FRAGMENTO
::::::::
15.12.06

Navidades

Las navidades son muy raras. Parece que a nadie le importan demasiado pero no estoy segura de que sea así. En mi caso las fiestas de diciembre vienen con el desasosiego y por eso siempre estoy desubicada: en medio de mi familia, de la familia de unos amigos o de una familia política. Da igual. Desde que recuerdo ha sido así. De hecho, me pasan cosas increíbles. Hace un par de años, por ejemplo, tuve un ataque de asma, a mí que nunca me había dado asma, y en lugar de comer las uvas tuve que ir al hospital.
Para empezar, todas las personas que conoces y que durante el año ves con frecuencia se evaporan en navidad. Es lo normal. Así que uno nunca sabe exactamente qué hacer. Este año tomé la iniciativa de invitar a unos amigos a cenar en casa, ahora que la Tieta y yo nos hemos mudado a un apartamento más grande y más acogedor.
Mis amigos prácticamente desconocidos son extranjeros y esta es una buena razón para reunirlos ese día. Creo que seremos un grupo estupendo porque la experiencia me dice que cuando en el grupo hay al menos un extraño, aparte de uno mismo, se produce un efecto tranquilizador. En mí ya ha comenzado a producirse: estoy contenta sólo por el hecho de saber desde hace un par de semanas lo que voy a hacer. Tanto que el mayor problema consiste en encontrar un menú navideño que se adapte a la tradición de México, Estados Unidos y Venezuela, y este tipo de problemas son los mejores de la vida.
::::::::
Entradas de datos recogidas
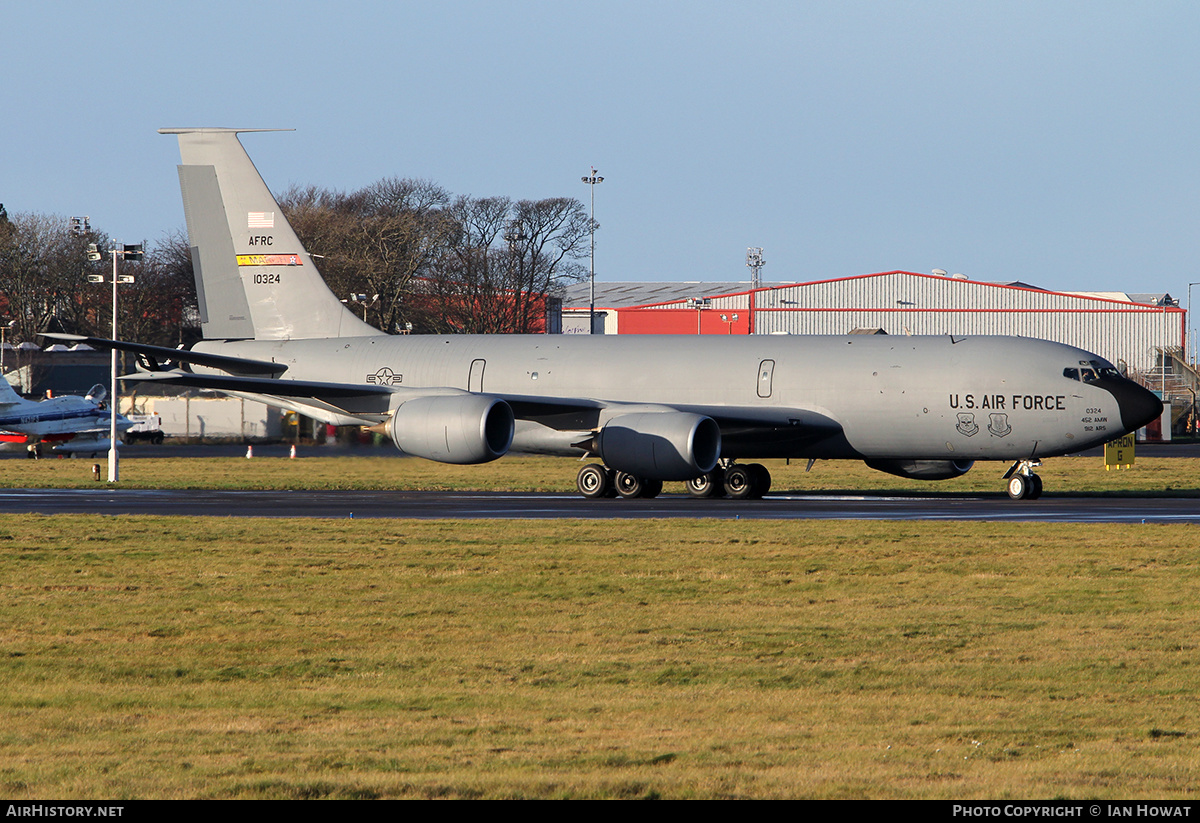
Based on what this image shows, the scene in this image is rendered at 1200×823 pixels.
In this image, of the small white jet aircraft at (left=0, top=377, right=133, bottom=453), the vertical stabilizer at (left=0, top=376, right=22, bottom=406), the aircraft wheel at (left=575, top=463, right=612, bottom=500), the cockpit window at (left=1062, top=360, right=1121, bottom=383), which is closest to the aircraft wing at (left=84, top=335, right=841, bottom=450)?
the aircraft wheel at (left=575, top=463, right=612, bottom=500)

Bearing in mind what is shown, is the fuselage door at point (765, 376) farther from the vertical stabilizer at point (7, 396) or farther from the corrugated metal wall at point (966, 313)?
the corrugated metal wall at point (966, 313)

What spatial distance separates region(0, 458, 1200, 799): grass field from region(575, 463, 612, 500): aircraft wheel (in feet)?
38.8

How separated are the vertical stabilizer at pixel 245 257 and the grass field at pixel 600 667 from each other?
17846 mm

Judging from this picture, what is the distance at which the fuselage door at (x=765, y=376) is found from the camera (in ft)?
112

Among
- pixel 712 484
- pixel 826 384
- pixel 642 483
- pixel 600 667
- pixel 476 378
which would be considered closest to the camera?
pixel 600 667

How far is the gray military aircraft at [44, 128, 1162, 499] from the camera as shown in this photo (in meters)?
32.1

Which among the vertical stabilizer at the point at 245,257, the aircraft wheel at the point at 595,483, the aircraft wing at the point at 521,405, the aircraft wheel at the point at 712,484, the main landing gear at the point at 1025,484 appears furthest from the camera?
the vertical stabilizer at the point at 245,257

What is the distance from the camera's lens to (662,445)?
31.5 m

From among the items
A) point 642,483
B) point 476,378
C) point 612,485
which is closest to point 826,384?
point 642,483

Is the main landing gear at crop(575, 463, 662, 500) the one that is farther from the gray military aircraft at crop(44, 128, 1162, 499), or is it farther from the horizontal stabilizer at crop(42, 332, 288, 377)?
the horizontal stabilizer at crop(42, 332, 288, 377)

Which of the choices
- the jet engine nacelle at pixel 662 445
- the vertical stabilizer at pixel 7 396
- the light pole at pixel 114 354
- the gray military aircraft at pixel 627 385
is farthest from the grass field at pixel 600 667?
the vertical stabilizer at pixel 7 396

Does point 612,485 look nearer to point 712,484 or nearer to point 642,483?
point 642,483

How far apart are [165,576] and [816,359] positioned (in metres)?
19.6

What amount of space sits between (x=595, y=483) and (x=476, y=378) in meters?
4.77
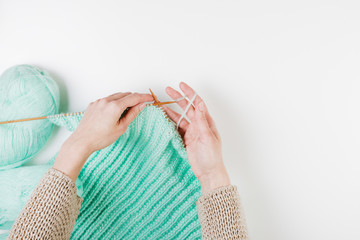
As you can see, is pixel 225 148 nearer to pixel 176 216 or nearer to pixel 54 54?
pixel 176 216

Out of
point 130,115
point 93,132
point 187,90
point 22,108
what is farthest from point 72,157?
point 187,90

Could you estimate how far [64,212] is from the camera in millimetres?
741

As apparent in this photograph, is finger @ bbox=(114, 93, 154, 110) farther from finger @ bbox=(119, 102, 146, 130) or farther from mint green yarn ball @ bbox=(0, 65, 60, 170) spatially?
mint green yarn ball @ bbox=(0, 65, 60, 170)

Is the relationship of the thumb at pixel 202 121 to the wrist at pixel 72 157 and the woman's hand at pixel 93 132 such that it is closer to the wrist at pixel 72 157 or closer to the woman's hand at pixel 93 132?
the woman's hand at pixel 93 132

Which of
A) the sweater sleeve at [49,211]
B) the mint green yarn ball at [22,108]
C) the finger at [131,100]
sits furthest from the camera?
the mint green yarn ball at [22,108]

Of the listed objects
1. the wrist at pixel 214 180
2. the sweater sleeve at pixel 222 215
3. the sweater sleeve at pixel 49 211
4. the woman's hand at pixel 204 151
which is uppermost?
the woman's hand at pixel 204 151

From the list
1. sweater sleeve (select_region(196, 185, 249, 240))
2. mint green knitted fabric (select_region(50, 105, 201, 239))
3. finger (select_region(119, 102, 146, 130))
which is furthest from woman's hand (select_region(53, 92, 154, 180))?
sweater sleeve (select_region(196, 185, 249, 240))

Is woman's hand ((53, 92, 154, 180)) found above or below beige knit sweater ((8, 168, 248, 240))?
above

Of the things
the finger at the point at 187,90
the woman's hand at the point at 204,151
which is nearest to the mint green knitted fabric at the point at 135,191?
the woman's hand at the point at 204,151

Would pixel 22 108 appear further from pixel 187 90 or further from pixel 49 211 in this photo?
pixel 187 90

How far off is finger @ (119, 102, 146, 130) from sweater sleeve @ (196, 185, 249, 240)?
302 mm

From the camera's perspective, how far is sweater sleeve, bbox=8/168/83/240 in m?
0.69

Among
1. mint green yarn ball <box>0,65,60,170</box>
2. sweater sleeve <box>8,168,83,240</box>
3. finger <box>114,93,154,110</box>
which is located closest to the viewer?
sweater sleeve <box>8,168,83,240</box>

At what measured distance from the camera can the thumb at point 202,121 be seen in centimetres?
86
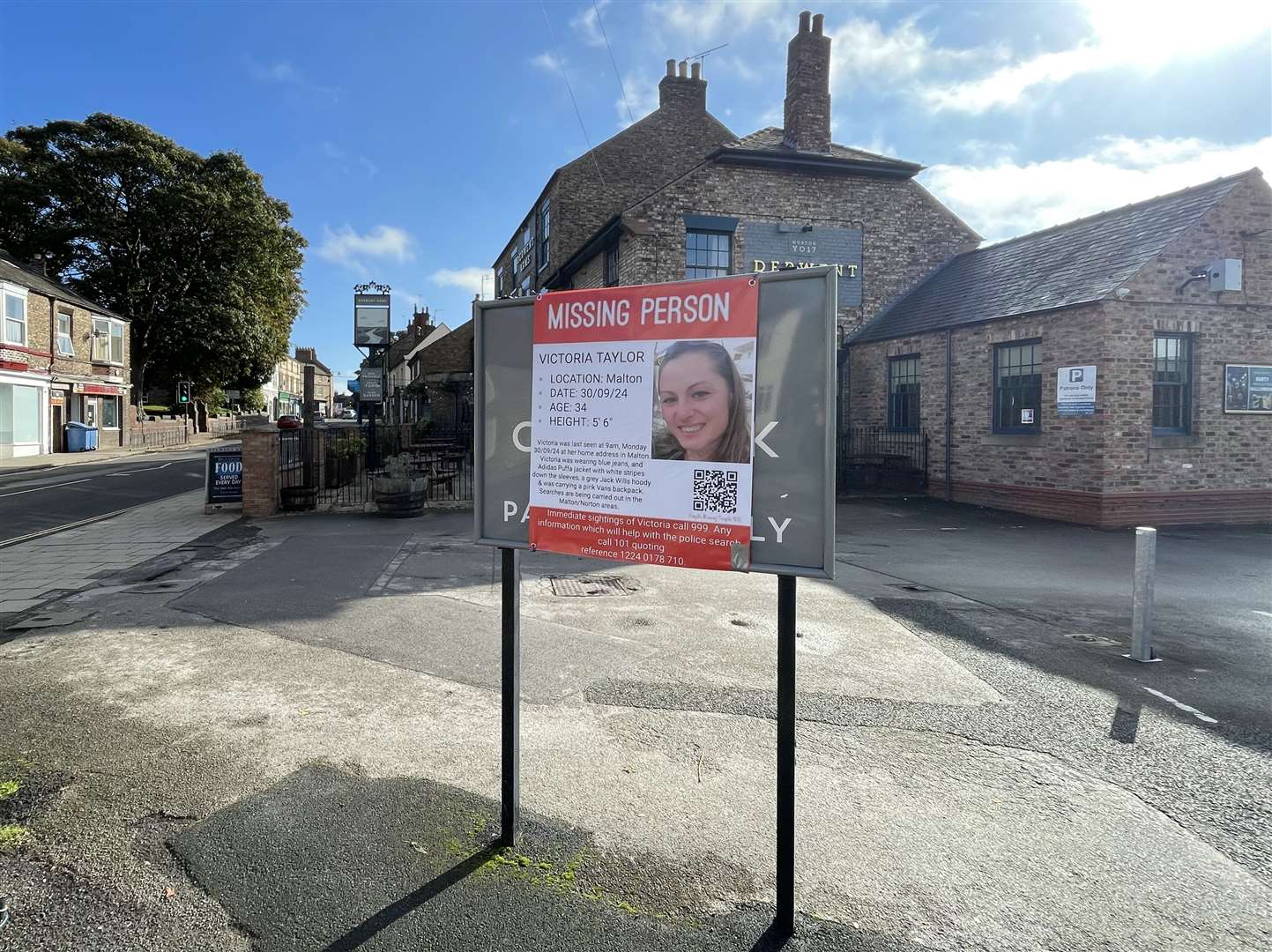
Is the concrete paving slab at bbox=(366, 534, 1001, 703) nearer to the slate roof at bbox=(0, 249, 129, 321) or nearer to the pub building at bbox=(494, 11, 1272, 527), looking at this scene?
the pub building at bbox=(494, 11, 1272, 527)

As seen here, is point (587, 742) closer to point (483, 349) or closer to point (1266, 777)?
point (483, 349)

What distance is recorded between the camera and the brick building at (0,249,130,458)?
96.1ft

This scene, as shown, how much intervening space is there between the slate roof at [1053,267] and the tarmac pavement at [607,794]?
11.4m

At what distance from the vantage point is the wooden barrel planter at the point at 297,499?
1426cm

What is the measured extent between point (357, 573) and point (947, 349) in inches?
578

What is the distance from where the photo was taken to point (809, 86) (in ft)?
72.9

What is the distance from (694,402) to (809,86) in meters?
23.1

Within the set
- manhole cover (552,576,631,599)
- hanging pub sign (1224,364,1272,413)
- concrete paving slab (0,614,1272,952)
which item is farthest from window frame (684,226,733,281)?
concrete paving slab (0,614,1272,952)

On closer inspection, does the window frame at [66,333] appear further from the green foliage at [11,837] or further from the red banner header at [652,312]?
the red banner header at [652,312]

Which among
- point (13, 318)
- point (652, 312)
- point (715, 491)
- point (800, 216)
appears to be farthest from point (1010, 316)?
point (13, 318)

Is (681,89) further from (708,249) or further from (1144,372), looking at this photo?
(1144,372)

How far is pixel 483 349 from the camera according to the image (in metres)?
3.37

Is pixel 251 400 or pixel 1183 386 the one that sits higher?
pixel 251 400

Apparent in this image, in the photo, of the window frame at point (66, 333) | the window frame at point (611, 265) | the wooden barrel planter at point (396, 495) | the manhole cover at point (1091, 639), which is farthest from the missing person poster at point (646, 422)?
the window frame at point (66, 333)
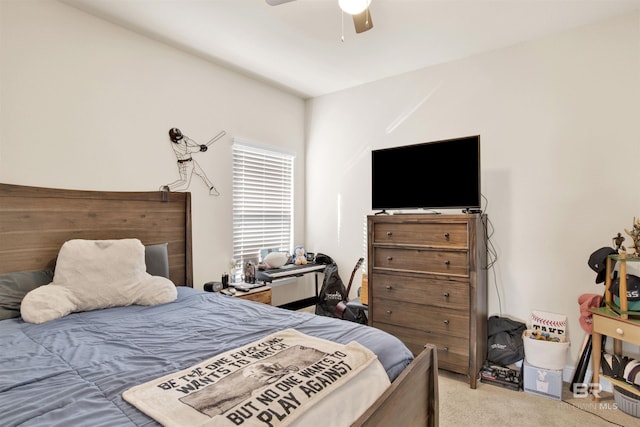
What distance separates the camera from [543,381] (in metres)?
2.38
::::::::
TAREA A REALIZAR
Responde estas preguntas sobre el texto de la Navidad:
1. ¿Qué le pasó hace un par de años a quien escribe, en lugar de comer las uvas?
2. ¿Con quién se ha mudado a un apartamento más grande?
3. ¿Con la tradición de qué países debe cuadrar el menú navideño?
Las líneas no tienen nada que ver con esto.

RESPUESTA DEL EJERCICIO
1. Tuvo un ataque de asma y tuvo que ir al hospital.
2. Con la Tieta.
3. México, Estados Unidos y Venezuela.